O segundo vem a ser o “núcleo militar” formado no Planalto. O terceiro é a simpatia de Bolsonaro pela opinião de sargentos e suboficiais e o expresso apoio dado a policiais militares amotinados.

A ele se junta uma militância parruda e agressiva.

Por maior que seja a confusão existente, quando se chamam os militares para botar ordem no circo, cria-se outra confusão, que nem eles são capazes de prever.

Tende-se acreditar que a entrada dos militares na cena política é um remédio de última instância. Não é.

Quando os militares ocupam a cena, acaba uma confusão e começa outra, a da anarquia militar”. 

Ensinado padre-nosso a vigário

Bolsonaro semeia a anarquia militar?

Creio que Gaspari dá um nome e um rosto ao problema, mas a questão é mais profunda.

Bolsonaro não é consequência de si mesmo. Quanto mais seria a causa da anarquia militar. Essa antecede a ele.

Recordemos a piada de caserna do general Mourão: tudo sob controle, só não se sabe de quem. Essa frase é chave para entendermos a volta dos militares à política e a consequente volta da indisciplina militar dela resultante.

Bolsonaro não está no controle, os militares que subiram a rampa não estão no controle; instalou-se a anarquia porque destruiu-se a política e tentou-se substituí-la mais uma vez pela “ordem unida dos quartéis” que não raro não existe nem nos quartés, veja-se a história do próprio Bolsonaro.

Gaspari percebeu isso. Conhece essa história de outros carnavais.

Mas a indisciplina militar começa ainda no governo Temer, em 2017 já dava claros sinais de que se instalara, pelo menos no Exército; bem antes, portanto, da campanha eleitoral que levaria Bolsonaro ao poder. E ainda essa que talvez essa lhe seja complementar, não é sua causa.
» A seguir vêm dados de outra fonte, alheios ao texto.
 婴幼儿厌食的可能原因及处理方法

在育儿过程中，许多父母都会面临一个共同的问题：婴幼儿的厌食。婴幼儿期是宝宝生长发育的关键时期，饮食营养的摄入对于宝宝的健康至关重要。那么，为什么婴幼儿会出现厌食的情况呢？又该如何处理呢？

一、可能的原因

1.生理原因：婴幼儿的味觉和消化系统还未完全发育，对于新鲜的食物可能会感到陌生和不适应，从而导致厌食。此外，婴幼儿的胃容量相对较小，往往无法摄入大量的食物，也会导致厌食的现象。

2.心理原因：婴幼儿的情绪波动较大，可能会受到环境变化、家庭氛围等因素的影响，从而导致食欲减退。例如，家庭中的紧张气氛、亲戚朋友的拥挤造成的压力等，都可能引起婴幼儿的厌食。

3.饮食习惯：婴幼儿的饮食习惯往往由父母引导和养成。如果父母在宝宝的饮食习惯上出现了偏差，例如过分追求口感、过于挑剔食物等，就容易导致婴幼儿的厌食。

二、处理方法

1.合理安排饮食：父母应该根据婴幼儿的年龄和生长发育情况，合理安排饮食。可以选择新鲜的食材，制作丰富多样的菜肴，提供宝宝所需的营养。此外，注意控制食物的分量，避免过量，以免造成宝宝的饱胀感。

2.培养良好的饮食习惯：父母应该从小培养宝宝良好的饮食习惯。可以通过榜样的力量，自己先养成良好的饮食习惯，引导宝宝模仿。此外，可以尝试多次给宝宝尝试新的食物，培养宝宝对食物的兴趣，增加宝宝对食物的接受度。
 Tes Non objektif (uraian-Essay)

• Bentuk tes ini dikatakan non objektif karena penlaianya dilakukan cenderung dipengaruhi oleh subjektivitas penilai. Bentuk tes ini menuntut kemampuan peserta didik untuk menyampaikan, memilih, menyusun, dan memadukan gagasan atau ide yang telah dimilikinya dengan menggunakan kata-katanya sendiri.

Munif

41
Em 2018, vivíamos o auge de um trabalho de destruição sistemática da política. Um ex-presidente estava preso por meio de uma chicana jurídica, uma presidente havia sido apeada do poder por um golpe institucional do Congresso e, no seu lugar, um escroque foi colocado na presidência da República.

No dia 3 de abril de 2018, um tweet do general Villas Bôas – o comandante do exército – intimidou o Supremo Tribunal Federal que julgava habeas corpus a favor de Lula. O militares haviam superado sua divisão e se unido na intenção de tutelar o estraçalhado poder civil que ainda restava. Bolsonaro pode até ter sido conveniente, mas não necessariamente estava inicialmente nos planos.

Com os três poderes enlameados de conspiração, não havia mais crença no poder político, o STF baixou a cabeça para o general.

Tudo mais deriva daí, inclusive a anarquia militar e Bolsonaro.

PS: Oficina de Concertos Gerais e Poesia – em algum lugar sempre em frente e à esquerda.